Messaging App Yik Yak Gains Popularity in Fayette County

Zara Morgan, Managing Editor/Features Editor

UPDATED March 3, 2022 12:20 p.m.

Yik Yak is a messaging app that was created in Nov. 2013 and has recently garnered much popularity around Fayette County. The app has two unique anonymous messaging boards. The first messaging board is composed of people located only in a five mile radius of the user and the second messaging board is composed of messages that are the most popular throughout the entire country. The app’s mission is found in their slogan to help people “find your herd.”

The app was created as a hobby by Tylar Droll and Brooks Buffington, graduates of Furman University South Carolina. Their main goal for the app at the time was to give college students a platform for gossip. Depending on the success/number of upvotes your “yak,” or message, received the more “Yakarama” one received.

According to the Next Web, “You can think of it as an equivalent of the Reddit karma score.”

As the platform grew, it gained more complex features such as a profile option and map. The app became a major platform for inappropriate and racist comments. Eventually, the popularity of the app reached a point low enough to shut the app down in its entirety. Despite the shutdown, the app was sold for less than $3 million dollars to a company called Square.

Four years later, Yik Yak was revived in Aug. 2021. In a tweet sent out on Aug. 16, 2021, Yik Yak said, “ICYMI: After a 4-year hiatus, Yik Yak is available in the App Store again! Anonymity, location-based, the hot feed & more — everything you used to love about Yik Yak! Now available on iPhone in the US — more countries and devices coming soon.”

Mainly, users from McIntosh and the surrounding area have started to use Yik Yak as a platform for online harassment and bullying of other students.

Some of the comments have been milder. One user wrote “Anime recommendations?” and was given the recommendations of “Attack on Titan” and “One Piece.”

However, these comments are few and far between. Despite the app being anonymous, with probable cause the school does have the right to subpoena the records from the Yik Yak in order to find the identities behind the users and there are potentially severe consequences for students that choose to use Yik Yak for bullying and harassment.
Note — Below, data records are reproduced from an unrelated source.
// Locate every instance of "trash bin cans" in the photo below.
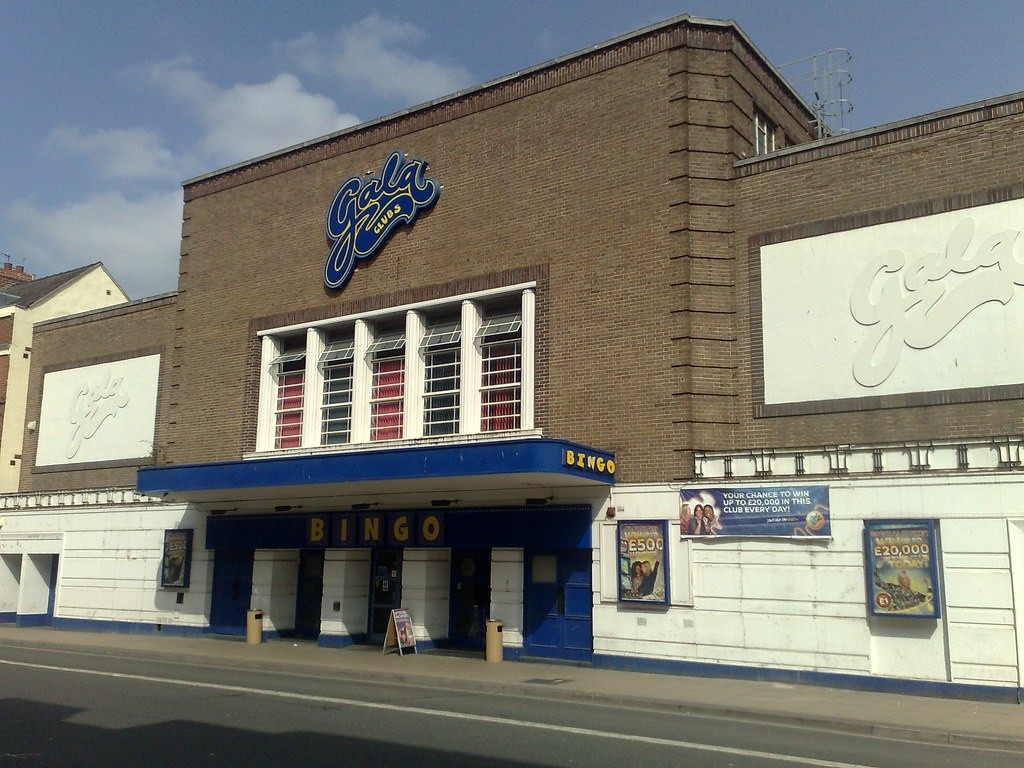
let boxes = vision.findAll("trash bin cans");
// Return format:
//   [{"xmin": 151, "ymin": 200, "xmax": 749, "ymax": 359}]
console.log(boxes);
[
  {"xmin": 247, "ymin": 609, "xmax": 263, "ymax": 645},
  {"xmin": 486, "ymin": 618, "xmax": 504, "ymax": 662}
]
According to Officer Brandon Weathersby, “[Punishments] could be a student discipline at the school or it can go as far as criminal charges.”
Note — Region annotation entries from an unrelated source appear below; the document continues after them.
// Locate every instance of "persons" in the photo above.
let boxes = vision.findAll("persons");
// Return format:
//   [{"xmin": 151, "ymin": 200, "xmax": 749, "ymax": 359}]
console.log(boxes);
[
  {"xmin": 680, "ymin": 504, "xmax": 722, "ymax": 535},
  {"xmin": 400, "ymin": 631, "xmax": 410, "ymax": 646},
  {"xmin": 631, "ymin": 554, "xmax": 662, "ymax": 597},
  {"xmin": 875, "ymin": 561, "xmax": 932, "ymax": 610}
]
Many McIntosh students have been under the subject of severe scrutiny on the messaging board. Some users of the app have expressed that they are grateful for not being gossipped about by expressing relief for their lack of popularity.

One of the anonymous users commented, “Me being thankful that I’m relevant, but not relevant enough to be posted. Amen.”

Another user summarized the app best when they compared the app to Nextdoor, an app that focuses on connecting communities. The user wrote, “This app is like next door, but with cyberbullying.”

“[I]t’s putting people down, hurting people’s feelings, and it’s causing a lot of friction between students,” Weathersby said. “There’s people that are saying inappropriate and rude stuff to students, and it’s uncalled for.”

“It’s an easy way for people to be malicious to one another,” senior Jason Lawson said. “Anonymity only goes so far when everyone is immature.”